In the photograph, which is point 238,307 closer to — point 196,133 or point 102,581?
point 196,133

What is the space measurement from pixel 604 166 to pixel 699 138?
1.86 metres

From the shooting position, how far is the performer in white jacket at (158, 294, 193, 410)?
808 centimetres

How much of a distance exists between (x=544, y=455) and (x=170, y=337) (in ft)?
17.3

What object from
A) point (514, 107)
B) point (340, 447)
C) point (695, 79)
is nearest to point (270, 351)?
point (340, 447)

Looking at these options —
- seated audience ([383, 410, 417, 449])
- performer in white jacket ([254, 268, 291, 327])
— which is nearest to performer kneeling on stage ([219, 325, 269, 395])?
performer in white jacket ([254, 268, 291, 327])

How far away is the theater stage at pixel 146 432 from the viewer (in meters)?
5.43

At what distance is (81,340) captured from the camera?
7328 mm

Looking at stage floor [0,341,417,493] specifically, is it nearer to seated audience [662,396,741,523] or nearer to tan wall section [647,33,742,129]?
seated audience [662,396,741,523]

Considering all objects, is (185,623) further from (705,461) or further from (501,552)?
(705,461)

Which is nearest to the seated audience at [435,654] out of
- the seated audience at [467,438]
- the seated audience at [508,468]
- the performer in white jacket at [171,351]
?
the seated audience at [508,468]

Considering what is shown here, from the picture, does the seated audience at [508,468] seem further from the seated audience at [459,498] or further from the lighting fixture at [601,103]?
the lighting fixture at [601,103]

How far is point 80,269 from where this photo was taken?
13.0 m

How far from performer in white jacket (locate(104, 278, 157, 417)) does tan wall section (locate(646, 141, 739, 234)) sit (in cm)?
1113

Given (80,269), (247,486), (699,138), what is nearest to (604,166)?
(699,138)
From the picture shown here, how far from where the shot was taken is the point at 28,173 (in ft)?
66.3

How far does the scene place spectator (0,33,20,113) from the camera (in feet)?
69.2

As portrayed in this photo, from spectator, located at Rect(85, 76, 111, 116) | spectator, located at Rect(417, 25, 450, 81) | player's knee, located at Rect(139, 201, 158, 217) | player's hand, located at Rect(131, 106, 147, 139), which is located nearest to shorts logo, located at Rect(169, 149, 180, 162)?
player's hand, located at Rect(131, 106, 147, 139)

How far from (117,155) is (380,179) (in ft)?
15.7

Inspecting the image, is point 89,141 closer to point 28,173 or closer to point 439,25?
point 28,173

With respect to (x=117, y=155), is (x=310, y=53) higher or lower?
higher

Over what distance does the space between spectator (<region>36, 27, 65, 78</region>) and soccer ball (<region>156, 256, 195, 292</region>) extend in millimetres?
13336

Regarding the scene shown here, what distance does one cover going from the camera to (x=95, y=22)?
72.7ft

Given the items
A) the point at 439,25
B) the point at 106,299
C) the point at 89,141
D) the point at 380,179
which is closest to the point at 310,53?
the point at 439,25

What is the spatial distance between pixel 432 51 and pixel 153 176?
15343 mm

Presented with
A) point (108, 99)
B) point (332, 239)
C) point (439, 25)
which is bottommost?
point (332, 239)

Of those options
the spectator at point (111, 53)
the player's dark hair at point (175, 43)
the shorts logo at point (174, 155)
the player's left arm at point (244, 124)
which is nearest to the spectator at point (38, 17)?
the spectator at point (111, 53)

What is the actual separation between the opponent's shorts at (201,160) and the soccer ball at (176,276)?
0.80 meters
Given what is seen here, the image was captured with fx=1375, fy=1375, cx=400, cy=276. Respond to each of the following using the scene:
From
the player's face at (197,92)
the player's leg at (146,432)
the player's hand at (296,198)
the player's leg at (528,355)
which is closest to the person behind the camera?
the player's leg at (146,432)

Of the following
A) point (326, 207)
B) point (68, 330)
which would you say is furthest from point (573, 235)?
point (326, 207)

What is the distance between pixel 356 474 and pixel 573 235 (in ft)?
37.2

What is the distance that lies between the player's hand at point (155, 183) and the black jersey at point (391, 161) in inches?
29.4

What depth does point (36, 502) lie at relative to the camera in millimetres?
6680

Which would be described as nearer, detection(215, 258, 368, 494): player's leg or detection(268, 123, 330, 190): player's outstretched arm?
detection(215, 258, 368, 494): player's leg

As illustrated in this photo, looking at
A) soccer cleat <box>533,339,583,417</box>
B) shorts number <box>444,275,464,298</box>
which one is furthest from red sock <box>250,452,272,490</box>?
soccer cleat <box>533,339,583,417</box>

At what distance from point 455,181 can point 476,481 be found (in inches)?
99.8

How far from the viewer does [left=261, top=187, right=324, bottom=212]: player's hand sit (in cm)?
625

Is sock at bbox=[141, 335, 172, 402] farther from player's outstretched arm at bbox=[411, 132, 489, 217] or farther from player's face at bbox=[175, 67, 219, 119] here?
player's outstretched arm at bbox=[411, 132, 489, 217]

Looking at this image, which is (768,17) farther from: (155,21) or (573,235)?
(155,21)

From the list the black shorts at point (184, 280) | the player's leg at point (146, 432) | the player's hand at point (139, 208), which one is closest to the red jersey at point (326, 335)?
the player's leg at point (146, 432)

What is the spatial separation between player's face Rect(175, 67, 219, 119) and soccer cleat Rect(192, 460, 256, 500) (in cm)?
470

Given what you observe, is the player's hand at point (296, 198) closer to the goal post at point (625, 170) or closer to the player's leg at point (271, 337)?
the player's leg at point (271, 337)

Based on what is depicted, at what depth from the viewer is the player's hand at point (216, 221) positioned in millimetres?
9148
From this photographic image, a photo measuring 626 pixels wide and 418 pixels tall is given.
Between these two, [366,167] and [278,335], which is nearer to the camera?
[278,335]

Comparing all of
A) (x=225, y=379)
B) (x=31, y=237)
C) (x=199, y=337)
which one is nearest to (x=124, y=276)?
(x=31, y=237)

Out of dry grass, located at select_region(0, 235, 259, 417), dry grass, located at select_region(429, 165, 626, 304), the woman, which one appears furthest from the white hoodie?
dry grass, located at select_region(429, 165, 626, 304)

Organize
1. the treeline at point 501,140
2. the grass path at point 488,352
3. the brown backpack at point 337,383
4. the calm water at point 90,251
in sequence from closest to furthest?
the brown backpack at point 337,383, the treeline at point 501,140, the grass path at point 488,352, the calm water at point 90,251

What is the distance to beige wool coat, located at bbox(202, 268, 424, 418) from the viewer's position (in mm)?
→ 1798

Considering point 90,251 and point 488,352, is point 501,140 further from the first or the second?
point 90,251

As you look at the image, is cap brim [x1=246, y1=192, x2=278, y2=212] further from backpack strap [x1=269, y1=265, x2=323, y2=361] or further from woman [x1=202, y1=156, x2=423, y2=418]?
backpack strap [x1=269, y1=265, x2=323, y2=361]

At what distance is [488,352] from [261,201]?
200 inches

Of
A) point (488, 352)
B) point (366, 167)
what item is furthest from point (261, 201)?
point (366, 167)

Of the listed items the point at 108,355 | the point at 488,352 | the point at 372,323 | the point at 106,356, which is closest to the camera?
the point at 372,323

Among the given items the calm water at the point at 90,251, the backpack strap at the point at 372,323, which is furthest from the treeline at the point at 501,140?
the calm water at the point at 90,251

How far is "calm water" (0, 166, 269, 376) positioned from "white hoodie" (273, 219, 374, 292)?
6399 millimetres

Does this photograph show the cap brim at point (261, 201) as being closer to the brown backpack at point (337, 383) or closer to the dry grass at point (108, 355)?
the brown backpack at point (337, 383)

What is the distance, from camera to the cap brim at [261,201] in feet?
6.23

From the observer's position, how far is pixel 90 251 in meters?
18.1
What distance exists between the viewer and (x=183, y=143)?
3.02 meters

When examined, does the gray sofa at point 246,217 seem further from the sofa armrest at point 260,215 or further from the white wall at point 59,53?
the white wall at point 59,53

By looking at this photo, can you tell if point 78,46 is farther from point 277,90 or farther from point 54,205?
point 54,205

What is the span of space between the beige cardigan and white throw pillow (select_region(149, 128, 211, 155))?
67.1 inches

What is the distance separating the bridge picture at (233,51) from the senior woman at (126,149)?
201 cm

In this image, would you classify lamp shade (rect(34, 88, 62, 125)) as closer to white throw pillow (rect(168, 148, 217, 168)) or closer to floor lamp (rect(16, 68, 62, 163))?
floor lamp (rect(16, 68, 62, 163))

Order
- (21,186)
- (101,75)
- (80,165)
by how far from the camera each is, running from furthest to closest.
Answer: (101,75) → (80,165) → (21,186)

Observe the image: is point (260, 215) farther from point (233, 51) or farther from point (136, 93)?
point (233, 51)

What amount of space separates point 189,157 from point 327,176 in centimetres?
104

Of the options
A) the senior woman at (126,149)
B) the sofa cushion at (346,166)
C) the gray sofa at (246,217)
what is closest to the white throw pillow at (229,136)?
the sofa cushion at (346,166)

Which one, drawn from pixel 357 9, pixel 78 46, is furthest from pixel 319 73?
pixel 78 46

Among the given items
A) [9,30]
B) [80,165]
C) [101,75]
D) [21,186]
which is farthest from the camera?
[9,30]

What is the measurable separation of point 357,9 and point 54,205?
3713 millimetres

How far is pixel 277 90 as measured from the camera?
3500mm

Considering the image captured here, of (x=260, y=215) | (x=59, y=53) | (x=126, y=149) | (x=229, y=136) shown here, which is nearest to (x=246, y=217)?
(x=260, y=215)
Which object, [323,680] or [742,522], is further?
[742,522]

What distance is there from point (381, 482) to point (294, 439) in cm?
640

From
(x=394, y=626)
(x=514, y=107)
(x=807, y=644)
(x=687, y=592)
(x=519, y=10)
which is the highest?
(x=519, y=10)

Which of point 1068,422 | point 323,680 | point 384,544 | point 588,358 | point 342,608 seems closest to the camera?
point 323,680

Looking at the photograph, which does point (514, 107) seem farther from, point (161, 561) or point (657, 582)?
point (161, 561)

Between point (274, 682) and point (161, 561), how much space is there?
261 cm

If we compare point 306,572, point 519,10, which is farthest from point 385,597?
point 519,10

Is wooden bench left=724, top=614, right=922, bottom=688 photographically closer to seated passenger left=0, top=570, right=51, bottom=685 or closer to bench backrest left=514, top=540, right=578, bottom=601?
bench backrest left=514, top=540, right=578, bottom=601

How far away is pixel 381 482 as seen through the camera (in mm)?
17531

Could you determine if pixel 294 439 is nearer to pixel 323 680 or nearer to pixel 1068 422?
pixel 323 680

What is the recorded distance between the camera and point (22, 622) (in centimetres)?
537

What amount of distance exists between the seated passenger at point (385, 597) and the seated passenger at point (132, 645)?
# # # # #
• What the exercise asks
Copy the records verbatim, starting with the line that contains "How far away is pixel" and running through the end of the records, inclusive.

• Solution
How far away is pixel 381 482 as seen through the camera (in mm)?
17531

Could you determine if pixel 294 439 is nearer to pixel 323 680 or nearer to pixel 1068 422?
pixel 323 680

What is the recorded distance between the camera and point (22, 622) (in centimetres)?
537

What amount of distance exists between the seated passenger at point (385, 597) and the seated passenger at point (132, 645)?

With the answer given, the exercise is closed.